It’s 4:22 p.m. and the sun is setting. Welcome to Chicago.

There’s not much we can do about it. At a latitude of about 42 degrees north, the sun just sinks a lot earlier than it does in places closer to the equator—on the shortest day of the year, today, we’ll see just nine hours of daylight. But the reason the sun sets so early is in part due to Chicago’s far-eastern position in the central time zone and that we turn our clocks back every winter at the end of daylight savings.

Boston, located on the eastern edge of the eastern time zone, also feels this pain. In fact, Massachusetts recently approved a commission report recommending that the state (along with others in the region) switch to Atlantic time—one hour ahead—and do away with daylight saving time.

With the time zone border only a little over 40 miles from the Loop (as the crow flies), would it make sense for Chicago to make a similar change?

Let’s first consider the purpose of turning the clocks forward and backward. David Prerau, the author of Seize the Daylight: The Curious and Contentious Story of Daylight Saving Time, says in a phone interview that its goal is “to provide more light most of the year in the evening when people can use it [in nicer weather], but not make the mornings too dark in the winter.”

Without it, the sun would rise as late as 8:15 a.m. in the winter; because of it, we get those beautiful late sunsets on the lakefront in summer. But are those perks worth all those winter days when the sun has set before you’ve left the office?

Tom Emswiler, a health care professional in Boston, didn’t think so.

“Boston lies so far east in the eastern time zone that during standard time, our earliest nightfall of the year is a mere 27 minutes later than in Anchorage,” Emswiler wrote in a Boston Globe op-ed in 2014. “When it comes to daylight, we can do much better than Alaska.”

After receiving positive feedback on the op-ed, he called his state senator to propose the introduction of a bill, and eventually found himself appointed to the aforementioned Massachusetts commission. The commission came to a nearly unanimous affirmative decision on November 1 this year. (Massachusetts still needs to secure agreements from neighboring states and approval from the federal government to officially make a change.) The report cites extensive research showing that lighter evenings lead to fewer traffic accidents and that the twice-a-year daylight saving time change can cause harmful health effects, similar to those caused by jet lag.

“This is not something we're trying to do drastically,” Emswiler tells Chicago. “We try to use a data-driven approach. It's not just some whim of people who just want change for change's sake.”

Some readers might remember an even larger-scale experiment that happened decades ago. To save electricity during the national energy crisis in 1973, Congress instituted two years of constant daylight saving time nationwide starting in 1974, Prerau says, adding that this was a wildly unpopular move because of the cold, dark winter mornings it created. It was cut short after just one year.

But many in Chicago’s next-door neighbor, Indiana, live in this reality already. Since most of the state is on the western edge of the eastern time zone, some Hoosiers get summer sunsets as late as 9:20 p.m., but send their children to school in the dark for a large chunk of the school year.
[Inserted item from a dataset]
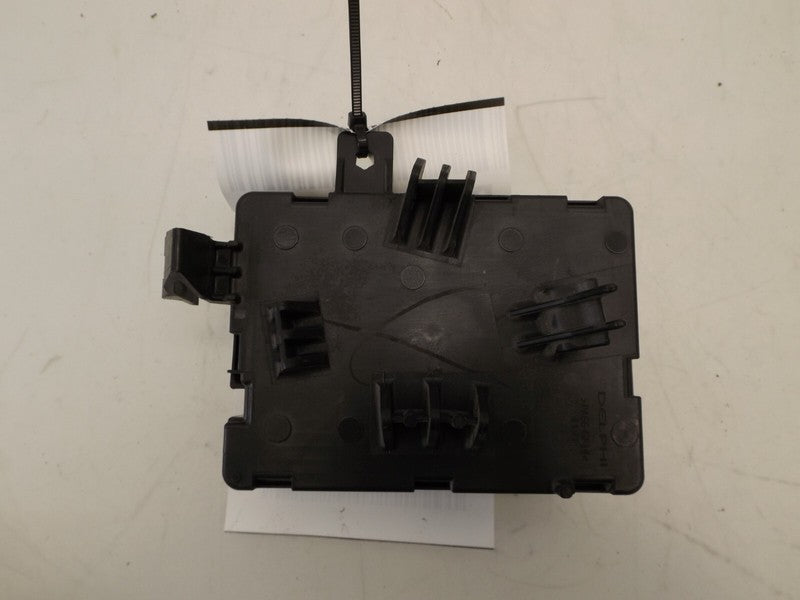 15890024 2006-2011 Chevrolet Impala Engine Bay Fuse Relay Box Used OEM 15890024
This is basically what an eastern-time Chicago would look like.

The problem? Children have been hit and sometimes killed by cars during these low-visibility mornings, and there is actually a coalition in Indiana seeking to have its state uniformly adopt central time—exactly the opposite of what Massachusetts is trying to achieve. It’s unclear how much progress this coalition has made, and they could not be reached for comment.

There’s another way to ameliorate that problem: Emswiler says that if schools started at 8:30 a.m. or later, 15 minutes after sunrise on the darkest days of the year for an Atlantic-time Boston or eastern-time Chicago, people wouldn’t mind the morning darkness quite as much. (Bonus: The American Association of Pediatrics recommends starting school later to help combat widespread chronic sleep loss among middle- and high-school students.)
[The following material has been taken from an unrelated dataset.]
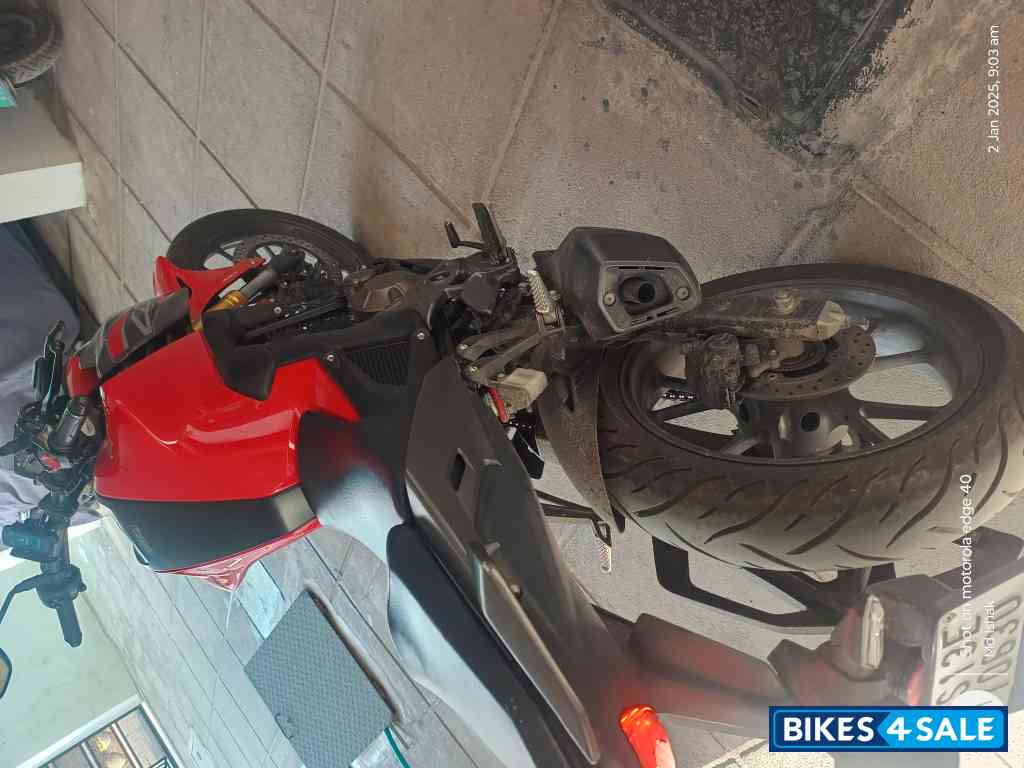 Honda CB300F Deluxe Pro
But the dark mornings also could be a mental health hazard. Michael Terman, a clinical psychology professor at Columbia University, wrote in his book Reset Your Inner Clock that Seasonal Affective Disorder is disproportionately common on the western edge of time zones. On the eastern side of each time zone, Terman wrote that the proportion of SAD cases is lower, dark evenings notwithstanding.

Prerau, who acted as a consultant to Congress on the 2007 law that extended daylight saving time to its current roughly eight-month period, says he is skeptical of the benefits of later winter sunsets, since many working adults wouldn’t notice it due to the nine-to-five office schedule.

“One thing daylight savings time does not do is manufacture an extra hour of daylight,” Prerau says. “All you can do is move it around to when you think is the best time of day to have it.”